MANILA: On Oct 3, 2015, a trauma hospital in Kunduz, Afghanistan, run by international medical organisation Doctors Without Borders or Medicins Sans Frontieres (MSF) was destroyed by precise and repeated US air strikes. The attack killed 42 people, including 14 MSF staff members, 24 patients and four caretakers, and wounded dozens more.
The hospital had been providing free, high-quality surgical care to victims of general trauma, such as traffic accidents, as well as patients with conflict-related injuries. It was the only facility of its kind in the whole north-eastern region of Afghanistan and offered services to the residents of Kunduz province as well as to people from neighbouring provinces. The facility was a fully functioning hospital at the time of the attack and was therefore, protected under International Humanitarian Law.
The attack has had devastating consequences for the victims, their families, MSF teams and the entire community of Kunduz. Several months later, the hospital remains closed until further notice, leaving thousands of people without vital medical services.
MSF has not yet made a decision about re-opening the trauma hospital in Kunduz. We first need to obtain clear reassurances from all parties to the conflict that our staff, patients and medical facilities will be safe from attack. We require assurances that we can work according to our core principles and to international humanitarian law: namely, that we can safely treat all people in need, no matter who they are, or for which side they may fight. Our ability to operate hospitals on the frontline in Afghanistan and in conflict zones everywhere depends on the reaffirmation of these fundamental principles.
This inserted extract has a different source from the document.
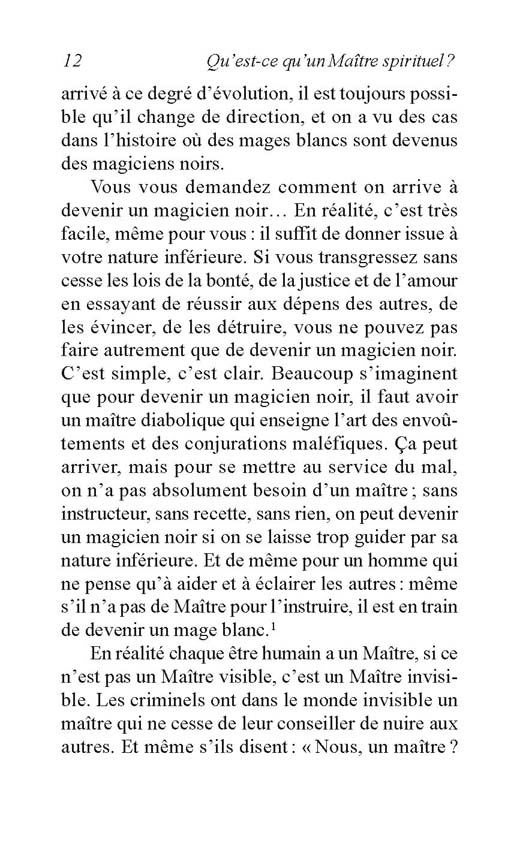 12 Qu'est-ce qu'un Maître spirituel ?

arrivé à ce degré d'évolution, il est toujours possible qu'il change de direction, et on a vu des cas dans l'histoire où des mages blancs sont devenus des magiciens noirs.

Vous vous demandez comment on arrive à devenir un magicien noir… En réalité, c'est très facile, même pour vous : il suffit de donner issue à votre nature inférieure. Si vous transgressez sans cesse les lois de la bonté, de la justice et de l'amour en essayant de réussir aux dépens des autres, de les évincer, de les détruire, vous ne pouvez pas faire autrement que de devenir un magicien noir. C'est simple, c'est clair. Beaucoup s'imaginent que pour devenir un magicien noir, il faut avoir un maître diabolique qui enseigne l'art des envoûtements et des conjurations maléfiques. Ça peut arriver, mais pour se mettre au service du mal, on n'a pas absolument besoin d'un maître ; sans instructeur, sans recette, sans rien, on peut devenir un magicien noir si on se laisse trop guider par sa nature inférieure. Et de même pour un homme qui ne pense qu'à aider et à éclairer les autres : même s'il n'a pas de Maître pour l'instruire, il est en train de devenir un mage blanc.$^1$

En réalité chaque être humain a un Maître, si ce n'est pas un Maître visible, c'est un Maître invisible. Les criminels ont dans le monde invisible un maître qui ne cesse de leur conseiller de nuire aux autres. Et même s'ils disent : « Nous, un maître ?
This is my story of surviving that horrific night.
It happened again last night.
We were like two headless chickens running in total darkness – me and the surgeon who assisted me in an operation. The nurses who were with us a moment ago had run outside the building, braving the volley of gun shots coming from above. I was coughing, half-choked by dust swirling around the area. Behind my surgical mask, my mouth was gritty as if somebody had gone forced me to eat sand. I could hear my breath rasping in and out. Layers of smoke coming from a nearby room made it hard to see where we are.
Fire licked at the roof at one end of the building, dancing and sparkling in the dark, reaching towards the branches of the trees nearby. The ICU was burning. Outside, only the constant humming from above pointed to the presence of something. An aircraft? Air strike? Why the hospital? Why us? Then, without warning, another tremendous, ear splitting blast shook the building. The ceiling came crashing down on us and the last remaining lights were turned off, sending us to total darkness. I screamed in terror as wires pinned me to the ground. That was the last thing I could remember.
I woke up sobbing and disoriented. It had been months since I had gone home from Afghanistan and, except for a fading scar on my right knee, that awful incident at the Kunduz Trauma Centre was almost forgotten, suppressed to memory. Debriefings, consults with psychiatrists, meditation techniques, pages upon pages of journal entries to unload myself of the horror of that night ... all of these were swept aside when memories came rushing in a nightmare triggered by a firework.